The methodology behind the method

When I first began dabbling in computational social science, particularly around studying social media, I turned first and foremost to the open-source community. Whether it was data collection, analysis, or visualisation, the internet was awash with tutorials designed to get you quickly and efficiently up to speed in implementing that linguistic model, pulling obscene amounts of data from Twitter, or getting the font on your x-axis label just right.

Whilst ‘Googling’ remains the greatest skill for day-to-day work in computational social science, these tutorials only got me so far. Often, I would sigh as, having been guided step by step in how to implement a technique, the result would just be presented without any kind of consideration of what it meant. Sometimes one wondered why we had even bothered, given that what was produced was seemingly devoid of any relationship to reality.

Don’t get me wrong, what is provided by these communities, as a form of service to their discipline, is of monumental value and still key to what I do now, but what is missing is the methodology behind the method. I had learned how to gather data but what kind of sample had I gathered? I had implemented a model but was it rigorous, were the parameters justifiable. I could gather massive amounts of data from a wide variety of sources, but was it ethical to collect it, was it ethical to use it? Methodologically speaking did any of this make sense at all?!

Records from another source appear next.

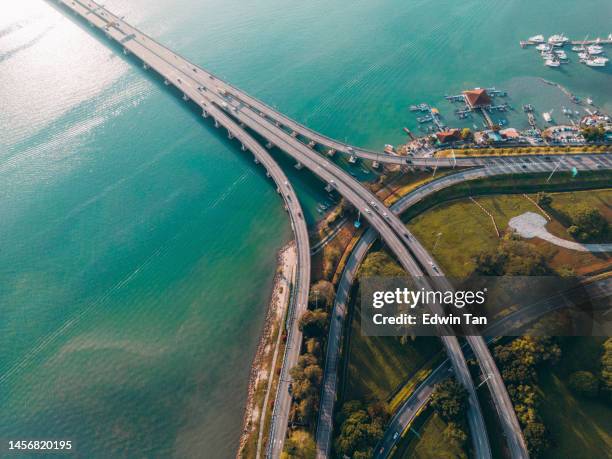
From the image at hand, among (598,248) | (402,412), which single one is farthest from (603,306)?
(402,412)

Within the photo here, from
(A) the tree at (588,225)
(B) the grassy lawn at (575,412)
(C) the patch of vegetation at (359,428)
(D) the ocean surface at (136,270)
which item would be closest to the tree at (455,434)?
(C) the patch of vegetation at (359,428)

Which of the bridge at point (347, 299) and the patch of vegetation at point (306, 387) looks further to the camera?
the bridge at point (347, 299)

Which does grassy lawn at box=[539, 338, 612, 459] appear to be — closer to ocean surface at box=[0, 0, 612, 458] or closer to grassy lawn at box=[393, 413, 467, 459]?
grassy lawn at box=[393, 413, 467, 459]

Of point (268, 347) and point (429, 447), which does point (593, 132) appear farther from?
point (268, 347)

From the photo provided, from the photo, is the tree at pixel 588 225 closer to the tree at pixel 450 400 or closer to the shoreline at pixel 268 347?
the tree at pixel 450 400

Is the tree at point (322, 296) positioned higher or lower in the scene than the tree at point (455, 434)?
higher
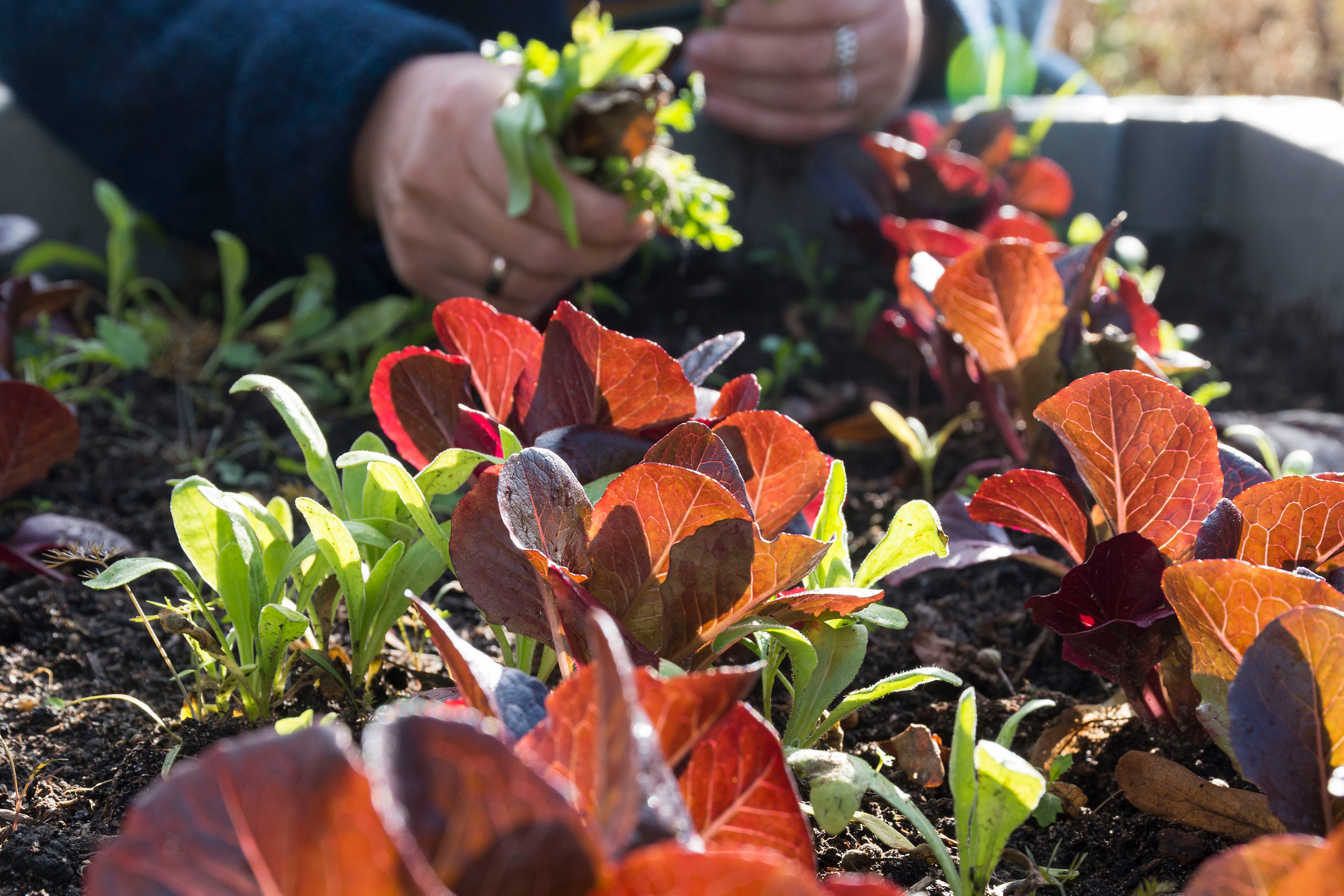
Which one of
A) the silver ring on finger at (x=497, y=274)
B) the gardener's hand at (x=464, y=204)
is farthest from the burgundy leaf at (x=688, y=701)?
the silver ring on finger at (x=497, y=274)

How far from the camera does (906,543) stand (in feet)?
2.37

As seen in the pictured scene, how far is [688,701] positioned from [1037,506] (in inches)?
17.5

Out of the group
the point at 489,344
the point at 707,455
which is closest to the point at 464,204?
Answer: the point at 489,344

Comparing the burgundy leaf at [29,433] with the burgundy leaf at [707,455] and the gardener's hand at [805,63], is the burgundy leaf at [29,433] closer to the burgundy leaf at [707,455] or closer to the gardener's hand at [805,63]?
the burgundy leaf at [707,455]

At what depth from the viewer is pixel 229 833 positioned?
34 cm

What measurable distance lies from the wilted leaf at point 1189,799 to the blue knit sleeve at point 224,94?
4.63 ft

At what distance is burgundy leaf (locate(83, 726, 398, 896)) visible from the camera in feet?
1.09

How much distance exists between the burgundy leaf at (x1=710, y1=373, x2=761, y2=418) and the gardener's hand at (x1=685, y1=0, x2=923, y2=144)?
51.4 inches

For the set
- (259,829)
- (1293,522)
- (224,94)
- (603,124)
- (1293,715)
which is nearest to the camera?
(259,829)

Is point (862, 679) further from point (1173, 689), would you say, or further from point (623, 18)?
point (623, 18)

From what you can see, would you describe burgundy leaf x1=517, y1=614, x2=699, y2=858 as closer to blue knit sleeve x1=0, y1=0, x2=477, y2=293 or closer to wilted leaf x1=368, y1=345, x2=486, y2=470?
wilted leaf x1=368, y1=345, x2=486, y2=470

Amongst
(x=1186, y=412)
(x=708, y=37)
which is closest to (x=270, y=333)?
(x=708, y=37)

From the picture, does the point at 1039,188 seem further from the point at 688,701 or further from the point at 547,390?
the point at 688,701

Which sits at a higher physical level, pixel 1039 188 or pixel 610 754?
pixel 610 754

 Why do we need to consider these things, even if not academics?

  1. Porting the knowledge of academia to business/policy etc.

  2. Drawing on expertise within the academy to inform conclusions drawn.

  3. Make better decisions and head-off your assumptions.

These were of course questions of great importance for me as an academic researcher, but I have no doubt that they are important considerations beyond the academy as well. The methods of social research and the theory of research design are paramount to producing good, valid, and valuable results whatever sector you’re coming from and whatever the application of these skills. Being able to go beyond simply implementing a computational method, but to understand its value, to understand the biases inherent in the processes, and to approach them in a way that is ethically sound is key.

Collecting Social Media Data

To me, this is where courses like those on SAGE Campus fit into the ecosystem of learning about cutting-edge methods and techniques. The course that I produced in collaboration with SAGE Campus, Collecting Social Media Data, draws on the methodological expertise of academic researchers to help you better understand these deeper questions around research design and implementation when it comes to social media data.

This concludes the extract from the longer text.